**Short task**
Swap "farthest" for "most distant" in the rows between the line containing "What order would you place" and the line containing "the traffic light at point 956,114, the", inclusive, and give those lines back with nothing else altered.

**Listed records**
▬▬▬
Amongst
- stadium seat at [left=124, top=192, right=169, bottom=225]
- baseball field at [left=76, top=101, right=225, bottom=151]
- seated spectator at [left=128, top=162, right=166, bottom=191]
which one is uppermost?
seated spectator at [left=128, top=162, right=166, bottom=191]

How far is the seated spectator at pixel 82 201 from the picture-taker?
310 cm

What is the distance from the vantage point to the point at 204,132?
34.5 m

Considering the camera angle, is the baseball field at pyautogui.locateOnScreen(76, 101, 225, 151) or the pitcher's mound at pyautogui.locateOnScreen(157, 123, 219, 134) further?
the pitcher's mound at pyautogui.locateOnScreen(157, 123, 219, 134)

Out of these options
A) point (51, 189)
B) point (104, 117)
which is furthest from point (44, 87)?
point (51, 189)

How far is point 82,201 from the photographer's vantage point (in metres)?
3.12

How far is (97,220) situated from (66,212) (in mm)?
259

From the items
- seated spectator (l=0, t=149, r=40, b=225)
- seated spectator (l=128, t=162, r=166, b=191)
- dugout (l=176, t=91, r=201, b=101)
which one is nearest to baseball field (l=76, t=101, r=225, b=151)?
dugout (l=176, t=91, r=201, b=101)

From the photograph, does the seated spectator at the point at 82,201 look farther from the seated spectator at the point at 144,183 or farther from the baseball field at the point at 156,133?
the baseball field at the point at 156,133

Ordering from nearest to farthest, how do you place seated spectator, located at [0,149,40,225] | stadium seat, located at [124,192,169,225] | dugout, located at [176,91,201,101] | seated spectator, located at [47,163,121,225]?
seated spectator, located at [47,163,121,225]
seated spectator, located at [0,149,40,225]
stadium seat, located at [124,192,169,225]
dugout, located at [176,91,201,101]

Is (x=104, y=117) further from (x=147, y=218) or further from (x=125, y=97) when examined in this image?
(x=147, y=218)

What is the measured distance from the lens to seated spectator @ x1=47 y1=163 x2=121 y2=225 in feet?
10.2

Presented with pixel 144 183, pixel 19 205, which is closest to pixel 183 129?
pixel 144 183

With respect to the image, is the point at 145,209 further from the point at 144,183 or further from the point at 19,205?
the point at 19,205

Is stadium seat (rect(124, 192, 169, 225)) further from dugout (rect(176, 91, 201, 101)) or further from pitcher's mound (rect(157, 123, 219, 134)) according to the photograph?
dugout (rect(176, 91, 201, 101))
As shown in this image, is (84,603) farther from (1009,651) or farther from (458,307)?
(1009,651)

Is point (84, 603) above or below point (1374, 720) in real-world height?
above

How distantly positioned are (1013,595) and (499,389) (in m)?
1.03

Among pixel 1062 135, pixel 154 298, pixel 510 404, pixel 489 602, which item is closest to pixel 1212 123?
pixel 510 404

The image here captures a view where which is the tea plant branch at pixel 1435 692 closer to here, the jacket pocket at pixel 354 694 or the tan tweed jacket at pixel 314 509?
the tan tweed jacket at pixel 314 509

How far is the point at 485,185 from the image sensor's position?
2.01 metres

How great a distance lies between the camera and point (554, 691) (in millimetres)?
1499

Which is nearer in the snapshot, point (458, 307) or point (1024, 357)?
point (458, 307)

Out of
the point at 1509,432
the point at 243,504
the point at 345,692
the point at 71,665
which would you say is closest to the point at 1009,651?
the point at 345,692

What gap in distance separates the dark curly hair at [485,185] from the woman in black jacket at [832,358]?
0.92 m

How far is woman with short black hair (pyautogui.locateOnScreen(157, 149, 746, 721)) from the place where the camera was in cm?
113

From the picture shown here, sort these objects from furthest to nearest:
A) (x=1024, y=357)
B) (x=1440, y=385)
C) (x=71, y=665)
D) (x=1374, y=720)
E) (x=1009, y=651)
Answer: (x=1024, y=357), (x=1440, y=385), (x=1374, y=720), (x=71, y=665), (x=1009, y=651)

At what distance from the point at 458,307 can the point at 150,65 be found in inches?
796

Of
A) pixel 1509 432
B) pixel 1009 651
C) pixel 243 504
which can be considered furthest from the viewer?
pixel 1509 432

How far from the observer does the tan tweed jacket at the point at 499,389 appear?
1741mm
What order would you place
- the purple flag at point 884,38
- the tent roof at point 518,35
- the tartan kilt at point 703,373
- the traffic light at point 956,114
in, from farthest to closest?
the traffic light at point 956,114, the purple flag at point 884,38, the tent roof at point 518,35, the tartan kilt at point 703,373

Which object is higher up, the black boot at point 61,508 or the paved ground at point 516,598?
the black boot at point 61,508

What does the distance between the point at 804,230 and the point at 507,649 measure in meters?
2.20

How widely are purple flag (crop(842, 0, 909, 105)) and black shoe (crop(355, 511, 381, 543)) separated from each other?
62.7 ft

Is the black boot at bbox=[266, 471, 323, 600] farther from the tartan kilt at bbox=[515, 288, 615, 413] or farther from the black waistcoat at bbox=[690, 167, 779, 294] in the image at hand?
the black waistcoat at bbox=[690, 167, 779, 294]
▬▬▬
**Result of the task**
What order would you place
- the purple flag at point 884,38
- the tent roof at point 518,35
- the tartan kilt at point 703,373
- the traffic light at point 956,114
in, from most distant to closest?
the traffic light at point 956,114, the purple flag at point 884,38, the tent roof at point 518,35, the tartan kilt at point 703,373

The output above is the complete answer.